Note 1: I think it is just a coincidence that Len Brown also replied to
	this old e-mail earlier today.

Note 2: Rafael referred me to this e-mail about a week ago, after I was
	complaining about excessive energy consumption due to unused CPUs
	not going idle when they should. My example use case was a 100%
	load on one CPU.

Note 3: The patch does not work for me as it was sent.

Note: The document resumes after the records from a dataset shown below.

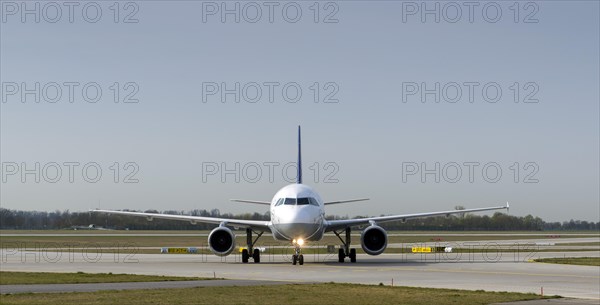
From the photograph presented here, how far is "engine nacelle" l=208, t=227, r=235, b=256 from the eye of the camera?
45.8 meters

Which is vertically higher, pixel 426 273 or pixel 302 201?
pixel 302 201

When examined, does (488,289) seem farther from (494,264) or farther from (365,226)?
(365,226)

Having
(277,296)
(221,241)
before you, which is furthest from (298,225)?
(277,296)

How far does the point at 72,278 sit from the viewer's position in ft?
101

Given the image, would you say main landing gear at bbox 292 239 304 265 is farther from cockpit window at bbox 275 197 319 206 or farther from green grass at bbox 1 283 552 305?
green grass at bbox 1 283 552 305

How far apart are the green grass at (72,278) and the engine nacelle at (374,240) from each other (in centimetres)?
1661

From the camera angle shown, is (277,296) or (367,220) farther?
(367,220)

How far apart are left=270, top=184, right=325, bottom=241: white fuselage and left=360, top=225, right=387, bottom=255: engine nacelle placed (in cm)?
270

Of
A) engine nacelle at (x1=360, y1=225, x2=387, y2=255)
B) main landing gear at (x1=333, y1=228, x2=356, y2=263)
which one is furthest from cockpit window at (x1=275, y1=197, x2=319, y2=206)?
main landing gear at (x1=333, y1=228, x2=356, y2=263)

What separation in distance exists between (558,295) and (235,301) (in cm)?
921

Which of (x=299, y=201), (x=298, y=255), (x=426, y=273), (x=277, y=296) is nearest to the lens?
(x=277, y=296)

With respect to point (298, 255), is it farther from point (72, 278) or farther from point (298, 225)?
point (72, 278)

See notes in-line
	further below.

On 2017.07.27 05:50 Thomas Ilsche wrote:

> On several contemporary Intel systems, we have observed that the idle
> power consumption is sometimes significantly too high, e.g. 105 W instead
> of 74 W for several seconds.

On my test system, I do not observe this magnitude of excessive idle energy.
While I do observe occurrences of excessive time spent in idle state 0, they
do not add up to significant energy waste.

> We tracked this issue down to patterns that confuse the heuristic of the
> menu idle governor. If the governor observes several consecutive short
> sleeps, it does expect another short sleep duration despite no immediate
> timers, sending the CPU into a shallow sleep state. On a dyntick-idle
> kernel, there are no means for the core to enter a more efficient sleep
> state if the prediction was wrong. Ironically this is particularly
> problematic if some cores of the system have very infrequent activity, i.e.
> many cores and optimized configuration for low idle power.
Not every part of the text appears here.